There’s no doubt that writing rules for each of your intents can be a cumbersome task, so to make that part of our hybrid offering easier to use, we ship a default intent library with PullString Author that covers many common intents and synonyms out of the box. This covers things like yes/no answers, common greetings, parsing out names or numbers, detecting swearing, and so on. In this case, we’ve spent the time tuning and honing these intents and synonyms to take the grunt work out of your effort to build great chatbots and conversational agents.

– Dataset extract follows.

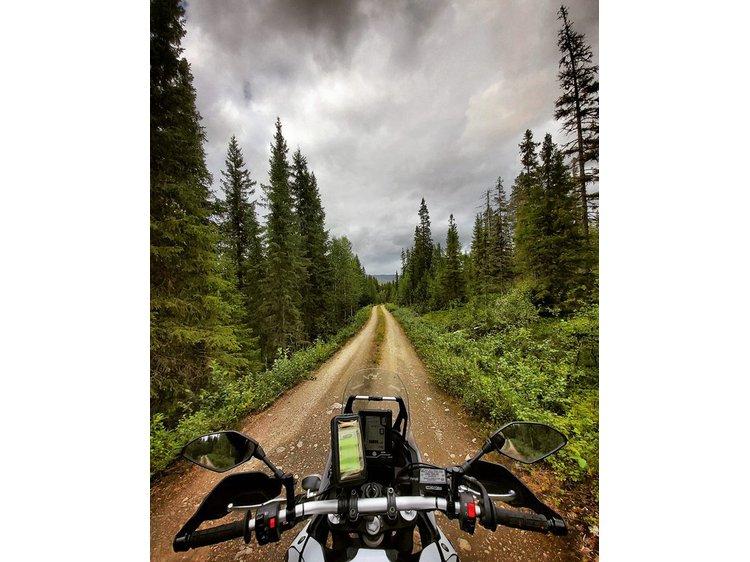 Photo 20 Free Rider - Moto Guide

Conversation Is More Than Understanding Intent
Creating engaging conversational experiences is much more than just figuring out the intent of the user. The flow and cadence of how your bot responds back to the user is just as important. That’s why PullString also focuses on providing extensive dialog management capabilities. Context is important, so you can define intents at any depth in the conversation and you can compose multiple intents to detect more specific cases. As any comedian knows, timing is crucial, so we let you define time-based prompts and schedule timers in your content. Since conversations don’t follow strict linear paths, we support interjections that can switch to different topics and segues that can take you back to previous topics. A complex experience may have multiple stages or levels, so we provide the concept of activities, each with their own conversational contexts. General question answering requires access to knowledge bases, so we provide a web services feature that lets you connect to external APIs. Character responses should be rich and relevant, so we allow multiple responses at any point and provide the ability to customize responses to the user’s environment. And despite our proficiency in natural language interactions, we recognize that goal-oriented experiences often benefit from more efficient interactions, so we also provide integrations with cards, menus, and structured messages on messaging platforms like Facebook, Microsoft, and Slack.

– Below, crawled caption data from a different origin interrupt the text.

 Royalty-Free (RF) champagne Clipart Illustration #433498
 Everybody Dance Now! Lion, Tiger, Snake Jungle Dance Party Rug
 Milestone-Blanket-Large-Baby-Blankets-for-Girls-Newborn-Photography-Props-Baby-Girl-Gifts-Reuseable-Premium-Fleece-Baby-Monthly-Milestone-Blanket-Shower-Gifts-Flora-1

Putting this all together, the PullString Platform gives you all the precision of pattern matching with the ease of use of machine learning; it gives you a professional authoring environment that puts you in full control of your experiences; it gets you up and running quickly with a default intent library and gives you rich analytics for insight into your data; and it offers complex dialog management features to support intricate nonlinear branching. If you’ve ever wanted to create your own artificial text or audio characters, then now you have the power in your own hands!